COMPITO ASSEGNATO 1 >> Riproduca fedelmente le righe dell'elenco che vanno dall'inizio dell'elenco stesso fino alla riga contenente "28L117 35H127L133 31V22L124", compresa quest'ultima.

TESTO >>
= = = =

Recensione di “I giorni del terrore” di Hilary Mantel
“Lucile Desmoulins e il generale Dillon furono processati per cospirazione e giustiziati il 24 germinale. Maximilien Robespierre fu giustiziato senza processo il 10 termidoro, il 28 luglio secondo il vecchio calendario. Lo stesso accadde al fratello Augustin, a Saint-Just e a Couthon. Philippe Le Bas si sparò”.
Così, nella postilla a I giorni del terrore, romanzo che completa la trilogia che Hilary Mantel ha dedicato alla Rivoluzione Francese (il primo volume, La storia segreta della rivoluzione, lo trovate recensito qui, il secondo, Un posto più sicuro, qui), la scia di morte che ha caratterizzato gli anni successivi all’esecuzione del re si chiude in uno scarno elenco di contabilità, quasi a sottolineare come le continue condanne e le esecuzioni, divenute ormai sommarie e accolte dal popolo con una sorta di stolida indifferenza, altro non fossero se non la misura tragica di un fallimento collettivo. È dunque la cronaca di una deriva, di una sconfitta, quella che l’autrice britannica narra in questo lavoro sontuoso e terribile, nel quale ogni pagina avvicina il lettore all’ineluttabilità di un naufragio che non ammette superstiti. Ancora una volta l’eccezionale talento della Mantel riluce nelle descrizioni d’ambiente, nei numerosi duelli verbali, dai quali le personalità coinvolte emergono con sempre maggiore nettezza mettendo a nudo contraddizioni, viltà, atti di eroismo, peccati di ogni genere, nel consumarsi progressivo degli “eroi del 1789” (che sono anche i protagonisti indiscussi della trilogia, gli amici-avversari Danton e Robespierre, e tra loro il giornalista Camille Desmoulins, la penna più acuta e temuta di Francia), che da burattinai onnipotenti cui l’intera nazione per lungo tempo ha guardato con ammirazione speranza si trasformano in cospiratori, in nemici della patria, in traditori che operano per il ritorno della monarchia, il cui scopo ultimo è favorire un’invasione di truppe straniere, barattare, in cambio di chissà quale ricompensa (nessuna accusa è in grado di dimostrarlo, di portare concrete prove a supporto), la Repubblica e il suo futuro, con il più odioso e umiliante dei regimi. Nelle magnifiche, travolgenti pagine di Hilary Mantel lo strumento, l’arma che inesorabile sfugge ai suoi demiurghi, ai suoi creatori, è di volta in volta il sospetto, la calunnia (o la verità abilmente mescolata alla menzogna), la costruzione, tassello dopo tassello, di tutto quel che serve per inchiodare gli oppositori politici al giudizio del Tribunale rivoluzionario prima e poi, con il drammatico precipitare degli eventi, al Comitato di Salute Pubblica.

= = = =

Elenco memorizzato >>
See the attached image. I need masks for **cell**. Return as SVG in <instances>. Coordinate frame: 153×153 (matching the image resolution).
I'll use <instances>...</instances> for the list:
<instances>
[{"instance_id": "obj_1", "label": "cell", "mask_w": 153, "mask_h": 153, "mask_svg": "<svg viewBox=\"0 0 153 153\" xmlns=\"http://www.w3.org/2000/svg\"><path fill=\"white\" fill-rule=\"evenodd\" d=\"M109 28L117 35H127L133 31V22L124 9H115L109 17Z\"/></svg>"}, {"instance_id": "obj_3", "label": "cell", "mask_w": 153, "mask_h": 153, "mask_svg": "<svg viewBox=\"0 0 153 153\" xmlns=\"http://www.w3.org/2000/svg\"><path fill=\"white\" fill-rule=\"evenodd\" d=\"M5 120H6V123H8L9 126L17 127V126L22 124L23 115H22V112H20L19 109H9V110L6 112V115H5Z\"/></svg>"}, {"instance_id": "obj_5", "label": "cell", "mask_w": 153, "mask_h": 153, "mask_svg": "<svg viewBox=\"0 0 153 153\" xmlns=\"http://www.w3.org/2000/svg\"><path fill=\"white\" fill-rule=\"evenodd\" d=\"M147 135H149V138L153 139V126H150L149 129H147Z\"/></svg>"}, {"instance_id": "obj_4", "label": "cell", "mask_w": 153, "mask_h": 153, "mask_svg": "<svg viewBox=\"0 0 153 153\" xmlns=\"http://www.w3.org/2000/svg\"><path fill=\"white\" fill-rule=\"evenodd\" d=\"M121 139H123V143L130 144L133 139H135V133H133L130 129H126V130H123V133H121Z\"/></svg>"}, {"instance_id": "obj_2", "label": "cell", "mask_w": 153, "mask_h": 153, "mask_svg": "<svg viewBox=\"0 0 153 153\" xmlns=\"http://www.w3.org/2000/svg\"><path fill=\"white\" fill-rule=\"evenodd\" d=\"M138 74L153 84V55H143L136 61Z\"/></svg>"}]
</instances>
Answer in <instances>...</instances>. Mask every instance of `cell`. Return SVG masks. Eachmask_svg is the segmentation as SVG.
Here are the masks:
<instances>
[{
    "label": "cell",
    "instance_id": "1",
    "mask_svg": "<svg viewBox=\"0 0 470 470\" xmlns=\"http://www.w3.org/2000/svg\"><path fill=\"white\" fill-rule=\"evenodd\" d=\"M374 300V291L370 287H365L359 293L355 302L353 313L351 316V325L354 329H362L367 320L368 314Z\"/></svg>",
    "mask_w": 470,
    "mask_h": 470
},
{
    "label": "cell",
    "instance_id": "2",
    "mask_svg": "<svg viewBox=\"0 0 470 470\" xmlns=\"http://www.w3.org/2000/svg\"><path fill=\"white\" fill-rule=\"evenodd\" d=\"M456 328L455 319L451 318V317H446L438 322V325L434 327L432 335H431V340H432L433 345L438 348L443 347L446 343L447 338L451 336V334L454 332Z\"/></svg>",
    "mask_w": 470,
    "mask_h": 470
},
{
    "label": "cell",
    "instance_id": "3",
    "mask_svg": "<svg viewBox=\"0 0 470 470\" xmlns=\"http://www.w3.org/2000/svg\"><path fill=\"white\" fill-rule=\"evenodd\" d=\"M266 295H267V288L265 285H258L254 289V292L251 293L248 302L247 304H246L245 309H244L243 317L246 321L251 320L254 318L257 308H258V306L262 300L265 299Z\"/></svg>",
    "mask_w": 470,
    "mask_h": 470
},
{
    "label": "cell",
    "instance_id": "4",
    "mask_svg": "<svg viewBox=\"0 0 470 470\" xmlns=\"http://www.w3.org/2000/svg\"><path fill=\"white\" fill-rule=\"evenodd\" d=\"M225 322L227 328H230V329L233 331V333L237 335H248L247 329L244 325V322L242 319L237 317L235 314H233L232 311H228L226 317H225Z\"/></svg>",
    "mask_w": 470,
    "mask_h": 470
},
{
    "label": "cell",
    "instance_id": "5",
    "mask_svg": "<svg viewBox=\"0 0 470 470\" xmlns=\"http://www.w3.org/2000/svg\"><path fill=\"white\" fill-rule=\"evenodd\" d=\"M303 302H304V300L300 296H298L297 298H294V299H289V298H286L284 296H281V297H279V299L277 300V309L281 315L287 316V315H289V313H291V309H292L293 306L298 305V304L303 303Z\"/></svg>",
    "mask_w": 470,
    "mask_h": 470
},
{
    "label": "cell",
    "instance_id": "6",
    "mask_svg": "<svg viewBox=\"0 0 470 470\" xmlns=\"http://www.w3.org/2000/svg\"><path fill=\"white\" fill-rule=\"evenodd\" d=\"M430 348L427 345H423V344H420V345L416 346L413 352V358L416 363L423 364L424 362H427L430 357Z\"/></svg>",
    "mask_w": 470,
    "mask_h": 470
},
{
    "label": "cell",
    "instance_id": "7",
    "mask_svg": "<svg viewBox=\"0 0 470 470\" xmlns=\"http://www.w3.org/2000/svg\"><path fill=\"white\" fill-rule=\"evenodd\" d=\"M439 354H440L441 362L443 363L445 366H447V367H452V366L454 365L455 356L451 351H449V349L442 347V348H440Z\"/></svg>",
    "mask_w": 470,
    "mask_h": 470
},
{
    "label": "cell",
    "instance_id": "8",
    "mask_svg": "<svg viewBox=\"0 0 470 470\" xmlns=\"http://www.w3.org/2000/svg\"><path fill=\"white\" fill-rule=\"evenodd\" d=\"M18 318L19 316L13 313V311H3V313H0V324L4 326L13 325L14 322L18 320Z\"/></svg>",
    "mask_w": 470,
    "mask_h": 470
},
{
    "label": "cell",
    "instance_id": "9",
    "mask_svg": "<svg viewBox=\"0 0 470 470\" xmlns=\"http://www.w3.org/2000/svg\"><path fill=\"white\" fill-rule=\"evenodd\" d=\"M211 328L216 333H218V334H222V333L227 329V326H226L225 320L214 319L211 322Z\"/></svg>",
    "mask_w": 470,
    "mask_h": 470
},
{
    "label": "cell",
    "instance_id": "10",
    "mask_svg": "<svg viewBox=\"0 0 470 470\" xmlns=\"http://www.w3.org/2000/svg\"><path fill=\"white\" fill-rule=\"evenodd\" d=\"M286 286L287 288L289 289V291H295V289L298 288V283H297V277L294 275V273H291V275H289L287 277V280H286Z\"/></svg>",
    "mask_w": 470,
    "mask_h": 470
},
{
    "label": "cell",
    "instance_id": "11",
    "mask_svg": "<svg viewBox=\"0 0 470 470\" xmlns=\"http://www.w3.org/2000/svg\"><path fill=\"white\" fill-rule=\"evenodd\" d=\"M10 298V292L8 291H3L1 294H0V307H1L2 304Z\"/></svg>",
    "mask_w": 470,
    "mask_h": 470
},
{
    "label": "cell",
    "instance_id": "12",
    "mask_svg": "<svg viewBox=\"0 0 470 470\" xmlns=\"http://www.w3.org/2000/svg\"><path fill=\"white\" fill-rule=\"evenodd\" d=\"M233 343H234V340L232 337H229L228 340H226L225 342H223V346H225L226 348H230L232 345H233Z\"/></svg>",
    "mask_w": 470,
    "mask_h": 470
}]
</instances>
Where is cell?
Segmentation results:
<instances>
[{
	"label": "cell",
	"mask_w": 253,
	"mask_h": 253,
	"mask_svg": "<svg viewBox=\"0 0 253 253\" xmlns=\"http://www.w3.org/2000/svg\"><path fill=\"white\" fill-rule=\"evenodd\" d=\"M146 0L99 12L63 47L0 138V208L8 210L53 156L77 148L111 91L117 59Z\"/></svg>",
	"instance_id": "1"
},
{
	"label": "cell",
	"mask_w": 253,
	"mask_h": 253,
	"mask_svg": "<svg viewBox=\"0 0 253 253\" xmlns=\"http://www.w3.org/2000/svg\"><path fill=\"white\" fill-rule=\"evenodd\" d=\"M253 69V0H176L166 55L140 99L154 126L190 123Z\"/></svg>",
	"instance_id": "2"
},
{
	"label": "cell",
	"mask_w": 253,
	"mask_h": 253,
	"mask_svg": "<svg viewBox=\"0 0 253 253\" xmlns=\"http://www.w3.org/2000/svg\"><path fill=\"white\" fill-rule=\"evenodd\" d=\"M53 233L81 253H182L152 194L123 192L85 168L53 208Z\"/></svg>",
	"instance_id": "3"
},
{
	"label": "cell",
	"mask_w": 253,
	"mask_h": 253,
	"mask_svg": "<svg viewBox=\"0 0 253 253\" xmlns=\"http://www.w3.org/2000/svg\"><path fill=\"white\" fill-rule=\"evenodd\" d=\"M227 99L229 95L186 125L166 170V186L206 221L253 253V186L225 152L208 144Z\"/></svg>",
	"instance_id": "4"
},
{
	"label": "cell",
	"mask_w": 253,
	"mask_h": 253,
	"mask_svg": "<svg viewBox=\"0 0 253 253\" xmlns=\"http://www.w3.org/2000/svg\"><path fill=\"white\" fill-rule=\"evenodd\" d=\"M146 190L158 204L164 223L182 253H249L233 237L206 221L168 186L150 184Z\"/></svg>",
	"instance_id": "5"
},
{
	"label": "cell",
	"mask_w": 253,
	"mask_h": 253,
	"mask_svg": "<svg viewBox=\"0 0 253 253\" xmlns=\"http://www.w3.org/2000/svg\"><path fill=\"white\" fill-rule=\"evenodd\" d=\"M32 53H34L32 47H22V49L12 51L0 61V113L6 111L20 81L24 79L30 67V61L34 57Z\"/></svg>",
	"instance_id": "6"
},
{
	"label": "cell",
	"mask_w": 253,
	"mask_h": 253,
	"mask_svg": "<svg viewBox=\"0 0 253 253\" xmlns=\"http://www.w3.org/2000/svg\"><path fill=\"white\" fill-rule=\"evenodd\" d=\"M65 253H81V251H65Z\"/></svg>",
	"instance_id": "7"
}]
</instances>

= = = =

COMPITO ASSEGNATO 2 >> Secondo la recensione, quale titolo porta il primo volume della trilogia di Hilary Mantel sulla Rivoluzione Francese?

RISPOSTA AL COMPITO 1 >>
See the attached image. I need masks for **cell**. Return as SVG in <instances>. Coordinate frame: 153×153 (matching the image resolution).
I'll use <instances>...</instances> for the list:
<instances>
[{"instance_id": "obj_1", "label": "cell", "mask_w": 153, "mask_h": 153, "mask_svg": "<svg viewBox=\"0 0 153 153\" xmlns=\"http://www.w3.org/2000/svg\"><path fill=\"white\" fill-rule=\"evenodd\" d=\"M109 28L117 35H127L133 31V22L124 9H115L109 17Z\"/></svg>"}, {"instance_id": "obj_3", "label": "cell", "mask_w": 153, "mask_h": 153, "mask_svg": "<svg viewBox=\"0 0 153 153\" xmlns=\"http://www.w3.org/2000/svg\"><path fill=\"white\" fill-rule=\"evenodd\" d=\"M5 120H6V123H8L9 126L17 127V126L22 124L23 115H22V112H20L19 109H9V110L6 112V115H5Z\"/></svg>"}, {"instance_id": "obj_5", "label": "cell", "mask_w": 153, "mask_h": 153, "mask_svg": "<svg viewBox=\"0 0 153 153\" xmlns=\"http://www.w3.org/2000/svg\"><path fill=\"white\" fill-rule=\"evenodd\" d=\"M147 135H149V138L153 139V126H150L149 129H147Z\"/></svg>"}, {"instance_id": "obj_4", "label": "cell", "mask_w": 153, "mask_h": 153, "mask_svg": "<svg viewBox=\"0 0 153 153\" xmlns=\"http://www.w3.org/2000/svg\"><path fill=\"white\" fill-rule=\"evenodd\" d=\"M121 139H123V143L130 144L133 139H135V133H133L130 129H126V130H123V133H121Z\"/></svg>"}, {"instance_id": "obj_2", "label": "cell", "mask_w": 153, "mask_h": 153, "mask_svg": "<svg viewBox=\"0 0 153 153\" xmlns=\"http://www.w3.org/2000/svg\"><path fill=\"white\" fill-rule=\"evenodd\" d=\"M138 74L153 84V55H143L136 61Z\"/></svg>"}]

RISPOSTA AL COMPITO 2 >> La storia segreta della rivoluzione.